Am 17.6.2023 haben wir (Doris Braune und Gerhard Scharf) vom Bellis-Verlag ein Verlagsfest in den Räumen des Feministischen Frauen*gesundheitszentrum in der Kernerstrasse 31 gefeiert, dem Ort, in dem in den 70iger Jahren die neu sich formierende Stuttgarter Frauenbewegung ihr erstes Zuhause fand.

Wir haben es genossen, die beeindruckenden 3 D- Bilder der Künstlerin Patricia Elaine Oakley betrachten zu können, uns zwischendurch im gemütlichen Innenhof in spannende Gespräche vertiefen zu können.

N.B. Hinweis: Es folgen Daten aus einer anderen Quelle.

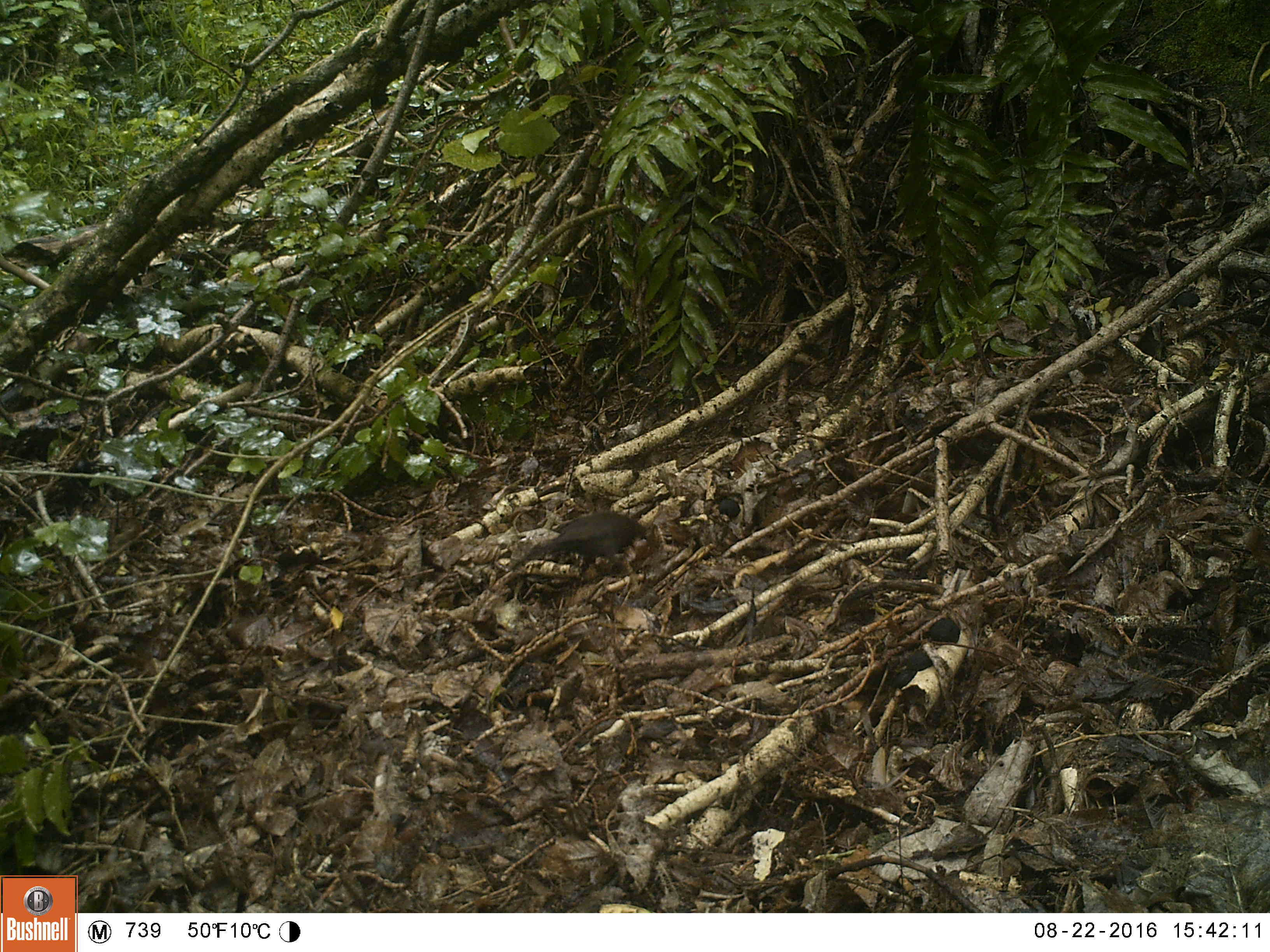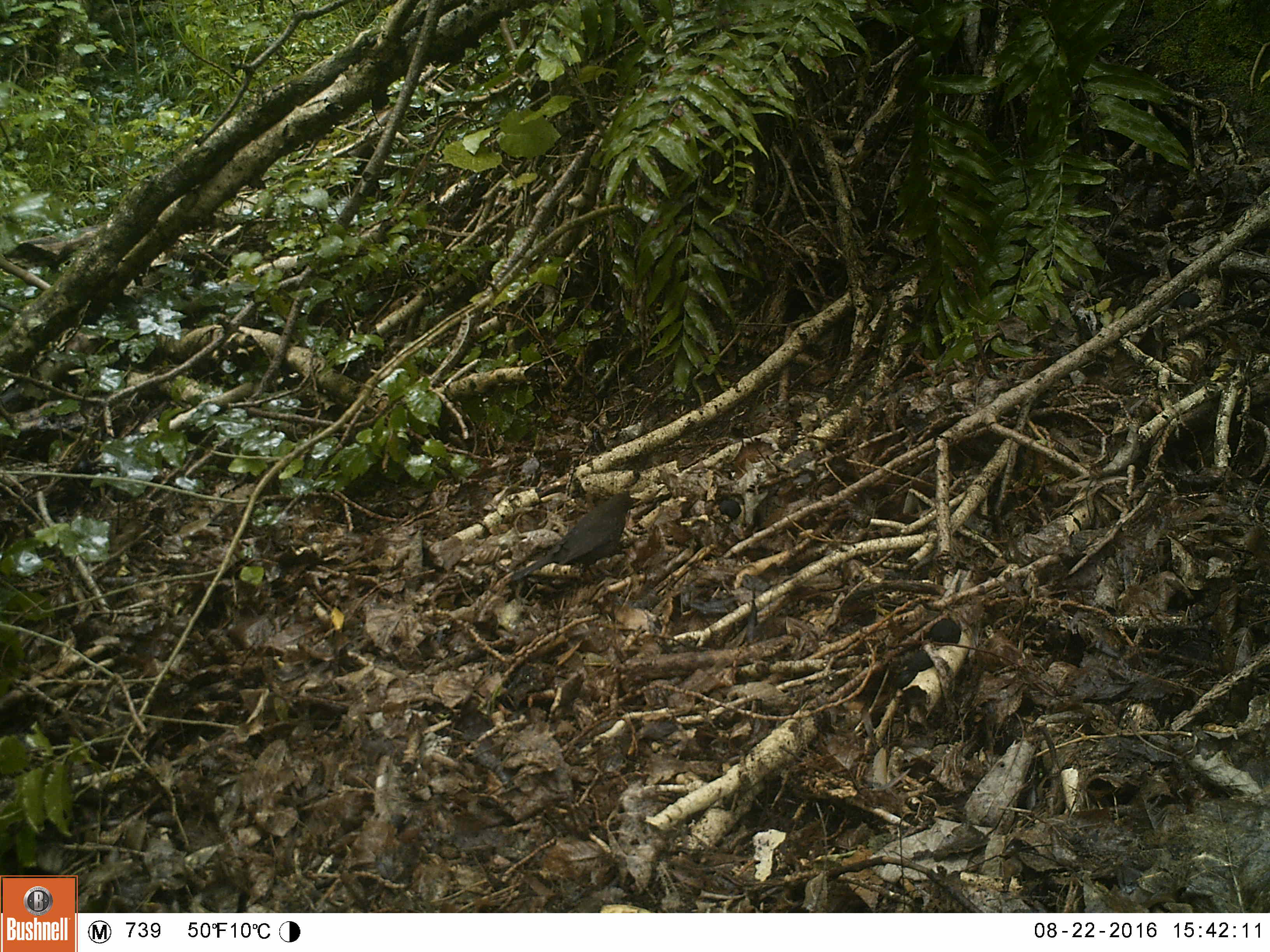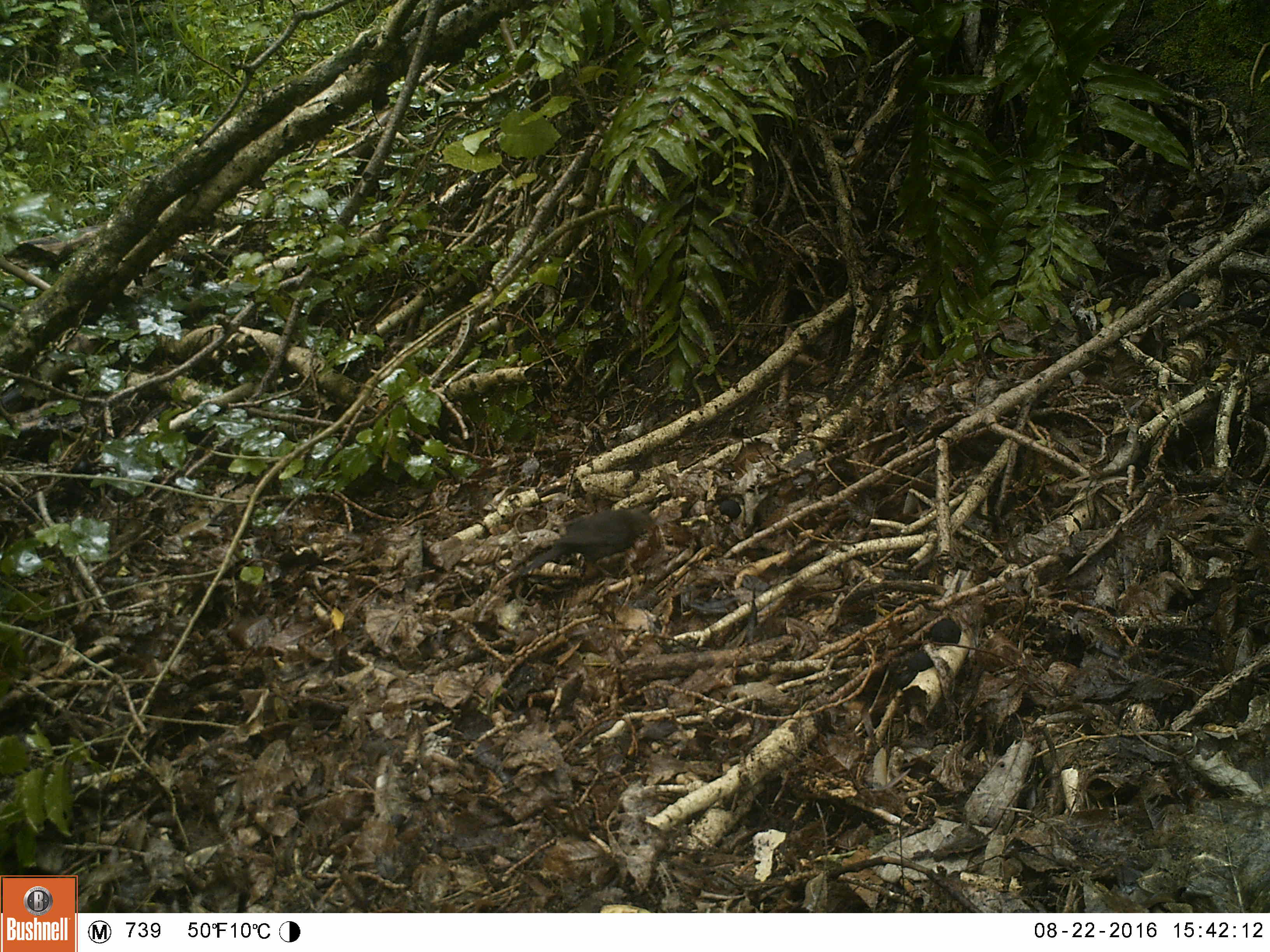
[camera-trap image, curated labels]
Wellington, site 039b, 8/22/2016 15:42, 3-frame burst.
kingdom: Animalia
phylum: Chordata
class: Aves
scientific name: Aves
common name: bird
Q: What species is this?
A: Bird (Aves).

Ein weiteres Highlight war die Lesung von Michael Rössler aus seinem neu im Bellis-Verlag erschienen Romans: „Kains Aufzeichnungen.“

Roman von Michael Rössler: „Martin Berger fühlt sich schuldig am Tod seines Bruders Reinhard und identifiziert sich mit Kain, dem Brudermörder, und nennt seinen begonnenen Text „Kains Aufzeichnungen“. Er kreist um die Frage der Schuld an Reinhards Suizid, aber auch um die Schuld am Holocaust…(…) Vom Deutschen Herbst 1977 schlägt er den Bogen bis zur Wiedervereinigung 1989. Er verstrickt sich mehr und mehr in Schuldgefühle und verzweifelt an der Vergangenheit.
Nach der berührenden Lesung einzelner Passagen seines Romans entstand eine sehr persönliche und tiefgreifende Debatte unter uns Zuhörer*innen. Was für einen Einfluss auf die eigene Persönlichkeit, auf uns als Individuum hat eine Kindheit bei traumatisierten Eltern? Was macht das mit uns, wenn die Eltern und das gesamte gesellschaftliche Umfeld eine so bösartige menschenfeindliche Politik wie die des NS Regimes erlebt hatten, zumeist als schweigende Mehrheit, manche als Mittäter*innen oder auch als Opfer? Die Passagen, die Michael las, gingen uns alle sehr unter die Haut und wir waren ganz schnell dabei, unter diesen Gesichtspunkten auch unsere Rolle zu reflektieren, die wir heute einnehmen angesichts einer unmenschlichen Abschottungspolitik Europas und damit der „Mitschuld“ am tausendfachen Sterben im Mittelmeer.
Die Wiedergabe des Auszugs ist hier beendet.